His simple joy at having someone come around to ask after him was touching to see
anky walked through the long dining hall, heading for the kitchen. At some tables the bochurim were talking in learning; at others, they sat and ate in silence. At the last two tables, a lively discussion was in progress.
“So why did they arrest the mashgiach? Because he took money for himself?”
“No, it wasn’t about the bank transfers. He was arrested because he’s an authorized signatory, and they suspected the yeshivah of money laundering. All authorized signatories are responsible for whatever goes on in a nonprofit.”
“Wrong. The board is responsible, not the signatories.”
“What’s the difference? The mashgiach and Langerman are members of the board, and they’re also authorized signatories.”
“Then why didn’t they arrest the Rebbe shlita?”
“I guess they still have some respect for rebbes.”
“Mah pitom? Of course they don’t have any respect for the Rebbe, it’s just that he isn’t a member of the board. He’s an authorized signatory, but he never signs. The mashgiach is the one who actually signed, that’s why he got into trouble.”
“So how does his company in Switzerland come into the story?”
“It doesn’t really. But when the government did the audit, they found irregularities in the amutah, and then they started checking all the outgoing transfers. That’s when they saw the transfers to the company, and when they investigated the company, they found out it was owned by the mashgiach….”
Raised voices, knowing expressions, lively debate. How did these young bochurim know all these details? And why were they discussing it now, as if it were the latest news? Had Yanky missed something?

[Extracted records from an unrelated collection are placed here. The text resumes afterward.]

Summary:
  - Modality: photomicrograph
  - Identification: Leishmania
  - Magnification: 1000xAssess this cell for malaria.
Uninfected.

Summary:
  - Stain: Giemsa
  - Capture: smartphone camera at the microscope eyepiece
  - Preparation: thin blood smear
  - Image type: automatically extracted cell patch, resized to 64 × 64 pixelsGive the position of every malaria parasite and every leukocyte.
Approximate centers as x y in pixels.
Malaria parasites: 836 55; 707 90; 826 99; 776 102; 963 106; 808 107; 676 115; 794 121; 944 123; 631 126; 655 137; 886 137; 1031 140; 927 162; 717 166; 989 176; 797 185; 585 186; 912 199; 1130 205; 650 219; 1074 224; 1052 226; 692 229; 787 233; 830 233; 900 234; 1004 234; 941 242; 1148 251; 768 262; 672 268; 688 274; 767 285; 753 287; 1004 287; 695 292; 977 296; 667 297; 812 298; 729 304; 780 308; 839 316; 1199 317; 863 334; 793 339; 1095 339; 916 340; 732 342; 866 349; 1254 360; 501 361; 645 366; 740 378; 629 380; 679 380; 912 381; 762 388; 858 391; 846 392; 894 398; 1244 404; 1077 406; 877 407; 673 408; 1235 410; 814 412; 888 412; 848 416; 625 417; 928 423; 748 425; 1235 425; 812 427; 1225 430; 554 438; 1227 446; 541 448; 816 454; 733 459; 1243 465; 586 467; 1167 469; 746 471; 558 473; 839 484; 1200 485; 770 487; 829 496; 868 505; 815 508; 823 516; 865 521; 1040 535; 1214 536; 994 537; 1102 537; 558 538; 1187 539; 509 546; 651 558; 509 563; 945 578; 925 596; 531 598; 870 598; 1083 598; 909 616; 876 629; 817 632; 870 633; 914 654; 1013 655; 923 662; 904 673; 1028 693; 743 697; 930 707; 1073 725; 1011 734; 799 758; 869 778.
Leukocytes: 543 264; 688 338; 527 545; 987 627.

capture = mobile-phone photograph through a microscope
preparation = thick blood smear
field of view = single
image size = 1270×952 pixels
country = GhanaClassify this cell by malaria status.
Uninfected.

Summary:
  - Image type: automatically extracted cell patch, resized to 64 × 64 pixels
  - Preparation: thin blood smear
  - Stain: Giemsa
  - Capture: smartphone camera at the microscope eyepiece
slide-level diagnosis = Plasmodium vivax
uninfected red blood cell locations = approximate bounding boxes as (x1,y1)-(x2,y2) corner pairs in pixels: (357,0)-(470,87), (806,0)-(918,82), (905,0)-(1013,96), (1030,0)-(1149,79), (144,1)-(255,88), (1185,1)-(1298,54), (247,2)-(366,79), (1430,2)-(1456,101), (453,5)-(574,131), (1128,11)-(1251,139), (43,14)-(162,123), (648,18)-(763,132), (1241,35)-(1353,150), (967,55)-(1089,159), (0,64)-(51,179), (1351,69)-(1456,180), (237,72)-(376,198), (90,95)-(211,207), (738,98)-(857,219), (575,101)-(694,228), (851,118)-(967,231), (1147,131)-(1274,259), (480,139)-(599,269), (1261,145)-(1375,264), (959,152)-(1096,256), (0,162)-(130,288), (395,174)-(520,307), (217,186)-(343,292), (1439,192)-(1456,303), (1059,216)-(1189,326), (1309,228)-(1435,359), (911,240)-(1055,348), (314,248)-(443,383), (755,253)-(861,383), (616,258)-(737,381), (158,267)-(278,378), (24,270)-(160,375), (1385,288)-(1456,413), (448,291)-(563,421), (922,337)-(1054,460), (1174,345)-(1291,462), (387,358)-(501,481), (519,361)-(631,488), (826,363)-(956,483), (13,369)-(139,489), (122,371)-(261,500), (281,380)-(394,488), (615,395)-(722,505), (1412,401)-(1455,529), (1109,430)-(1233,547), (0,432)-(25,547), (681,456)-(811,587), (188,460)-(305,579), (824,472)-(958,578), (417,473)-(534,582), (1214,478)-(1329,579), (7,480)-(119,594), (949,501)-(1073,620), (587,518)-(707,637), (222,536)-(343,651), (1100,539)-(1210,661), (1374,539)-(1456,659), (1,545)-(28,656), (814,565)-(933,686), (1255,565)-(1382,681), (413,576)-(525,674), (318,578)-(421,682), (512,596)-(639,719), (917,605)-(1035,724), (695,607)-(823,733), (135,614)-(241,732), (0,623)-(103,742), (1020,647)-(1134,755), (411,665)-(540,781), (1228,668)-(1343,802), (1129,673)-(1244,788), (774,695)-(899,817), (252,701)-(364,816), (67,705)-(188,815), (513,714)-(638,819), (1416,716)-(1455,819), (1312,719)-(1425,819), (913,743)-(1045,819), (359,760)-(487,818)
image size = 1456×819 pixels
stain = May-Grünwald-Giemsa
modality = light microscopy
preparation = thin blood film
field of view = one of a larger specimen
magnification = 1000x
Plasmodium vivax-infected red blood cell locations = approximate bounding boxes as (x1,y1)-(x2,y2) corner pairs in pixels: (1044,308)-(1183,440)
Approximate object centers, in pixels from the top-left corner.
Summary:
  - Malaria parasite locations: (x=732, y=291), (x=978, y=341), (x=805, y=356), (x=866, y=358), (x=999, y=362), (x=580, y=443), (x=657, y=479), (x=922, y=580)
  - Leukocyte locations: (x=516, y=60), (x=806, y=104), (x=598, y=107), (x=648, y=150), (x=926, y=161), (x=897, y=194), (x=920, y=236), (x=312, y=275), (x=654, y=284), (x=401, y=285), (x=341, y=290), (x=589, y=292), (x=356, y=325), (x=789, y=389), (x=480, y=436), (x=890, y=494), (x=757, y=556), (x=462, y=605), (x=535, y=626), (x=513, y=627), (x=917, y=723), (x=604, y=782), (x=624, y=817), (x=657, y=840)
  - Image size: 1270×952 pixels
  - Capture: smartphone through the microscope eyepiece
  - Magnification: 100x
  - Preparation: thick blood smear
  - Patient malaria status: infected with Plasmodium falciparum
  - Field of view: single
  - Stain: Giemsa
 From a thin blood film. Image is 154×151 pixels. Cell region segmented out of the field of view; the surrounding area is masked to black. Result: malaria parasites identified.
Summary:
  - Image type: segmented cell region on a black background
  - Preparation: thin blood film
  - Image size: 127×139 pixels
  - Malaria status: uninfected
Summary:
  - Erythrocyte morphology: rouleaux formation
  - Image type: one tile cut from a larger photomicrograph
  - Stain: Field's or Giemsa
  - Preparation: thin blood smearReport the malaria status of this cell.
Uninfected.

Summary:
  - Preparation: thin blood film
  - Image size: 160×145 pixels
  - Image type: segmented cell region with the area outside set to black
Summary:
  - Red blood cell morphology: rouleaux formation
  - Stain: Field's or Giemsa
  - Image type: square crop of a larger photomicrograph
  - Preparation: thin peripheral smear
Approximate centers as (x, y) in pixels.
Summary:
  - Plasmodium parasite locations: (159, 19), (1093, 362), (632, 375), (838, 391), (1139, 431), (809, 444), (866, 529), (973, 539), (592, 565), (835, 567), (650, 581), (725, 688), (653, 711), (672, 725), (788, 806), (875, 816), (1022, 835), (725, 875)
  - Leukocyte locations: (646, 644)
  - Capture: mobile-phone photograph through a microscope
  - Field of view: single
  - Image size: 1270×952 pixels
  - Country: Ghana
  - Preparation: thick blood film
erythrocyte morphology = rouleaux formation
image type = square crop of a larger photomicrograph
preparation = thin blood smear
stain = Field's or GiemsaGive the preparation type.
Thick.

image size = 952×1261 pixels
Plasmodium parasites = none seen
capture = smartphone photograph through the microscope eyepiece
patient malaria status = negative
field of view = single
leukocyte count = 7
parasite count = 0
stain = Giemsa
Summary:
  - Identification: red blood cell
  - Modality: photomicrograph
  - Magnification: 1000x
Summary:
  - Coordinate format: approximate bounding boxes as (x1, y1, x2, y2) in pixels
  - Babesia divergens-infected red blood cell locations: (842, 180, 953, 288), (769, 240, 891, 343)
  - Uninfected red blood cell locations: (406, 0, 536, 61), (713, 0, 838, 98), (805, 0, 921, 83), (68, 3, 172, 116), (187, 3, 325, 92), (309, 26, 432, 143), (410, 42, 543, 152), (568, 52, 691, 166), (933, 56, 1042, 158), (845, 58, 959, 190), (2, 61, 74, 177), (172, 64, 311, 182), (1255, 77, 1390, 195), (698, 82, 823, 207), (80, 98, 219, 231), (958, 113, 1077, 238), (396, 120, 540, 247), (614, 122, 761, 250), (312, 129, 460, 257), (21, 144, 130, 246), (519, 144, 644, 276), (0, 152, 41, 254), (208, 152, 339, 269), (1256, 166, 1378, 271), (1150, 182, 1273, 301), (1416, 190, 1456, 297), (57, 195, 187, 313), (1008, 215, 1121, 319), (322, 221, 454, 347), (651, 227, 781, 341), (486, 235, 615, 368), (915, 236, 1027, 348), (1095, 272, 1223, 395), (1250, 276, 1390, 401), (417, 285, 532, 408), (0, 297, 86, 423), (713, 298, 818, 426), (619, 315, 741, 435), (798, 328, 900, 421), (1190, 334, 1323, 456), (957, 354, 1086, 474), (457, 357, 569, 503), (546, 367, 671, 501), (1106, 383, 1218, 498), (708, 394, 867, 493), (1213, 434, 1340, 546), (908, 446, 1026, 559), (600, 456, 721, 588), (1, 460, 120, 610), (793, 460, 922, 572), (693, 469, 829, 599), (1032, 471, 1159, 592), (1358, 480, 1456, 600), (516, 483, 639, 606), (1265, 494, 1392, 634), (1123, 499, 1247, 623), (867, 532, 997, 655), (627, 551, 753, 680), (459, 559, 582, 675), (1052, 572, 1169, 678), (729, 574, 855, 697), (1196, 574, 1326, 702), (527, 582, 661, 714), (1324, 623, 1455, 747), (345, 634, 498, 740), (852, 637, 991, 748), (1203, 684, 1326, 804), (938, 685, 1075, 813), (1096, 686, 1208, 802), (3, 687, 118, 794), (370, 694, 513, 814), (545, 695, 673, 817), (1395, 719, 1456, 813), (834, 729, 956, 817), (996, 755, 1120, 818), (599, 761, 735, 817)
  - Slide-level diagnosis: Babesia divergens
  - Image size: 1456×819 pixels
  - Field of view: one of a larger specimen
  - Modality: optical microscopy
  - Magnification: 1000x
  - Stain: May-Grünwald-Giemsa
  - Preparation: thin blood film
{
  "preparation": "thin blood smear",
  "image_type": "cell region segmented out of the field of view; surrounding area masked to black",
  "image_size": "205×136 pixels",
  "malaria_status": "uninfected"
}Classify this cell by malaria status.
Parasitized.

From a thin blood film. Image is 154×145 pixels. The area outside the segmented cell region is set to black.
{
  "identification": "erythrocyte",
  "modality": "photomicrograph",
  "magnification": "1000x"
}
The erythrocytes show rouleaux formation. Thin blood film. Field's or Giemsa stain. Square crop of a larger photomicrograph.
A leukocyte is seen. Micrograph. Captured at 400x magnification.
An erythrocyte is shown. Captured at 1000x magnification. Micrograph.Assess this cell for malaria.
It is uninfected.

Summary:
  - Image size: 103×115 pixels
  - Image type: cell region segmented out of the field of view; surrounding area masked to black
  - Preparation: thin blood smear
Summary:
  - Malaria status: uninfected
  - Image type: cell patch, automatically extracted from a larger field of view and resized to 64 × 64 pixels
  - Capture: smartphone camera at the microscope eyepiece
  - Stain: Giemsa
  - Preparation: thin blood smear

He pricked up his ears, but just then they noticed him passing by, and the conversation suddenly jerked to a halt. He made a mental note to check into the matter and proceeded to the kitchen. His tenant, Bugi, was supposed to be working there now. Nochumku had gotten him a temporary job in the yeshivah kitchen, peeling vegetables and cleaning. Now they’d see whether he’d actually shown up for work, or decided he just didn’t have the strength and stayed in bed. Ah, here he was! He was standing at the sink, scrubbing something.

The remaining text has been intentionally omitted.